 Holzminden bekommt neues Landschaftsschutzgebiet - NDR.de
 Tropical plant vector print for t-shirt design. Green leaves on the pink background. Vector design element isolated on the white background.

──────────────────────────────

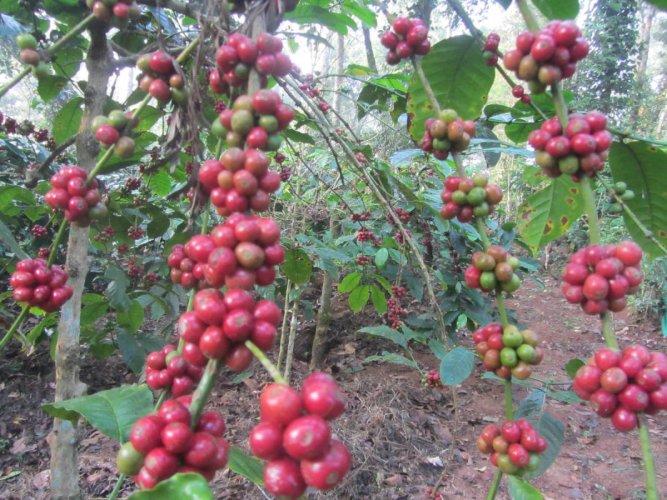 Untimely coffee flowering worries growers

──────────────────────────────

**Exercise goal:**
Beginning at the line with "Holzminden bekommt neues" and ending at the line with "Tropical plant vector", reproduce each line of the data above exactly, and add no other lines.

**Response area:**
 Holzminden bekommt neues Landschaftsschutzgebiet - NDR.de
 Tropical plant vector print for t-shirt design. Green leaves on the pink background. Vector design element isolated on the white background.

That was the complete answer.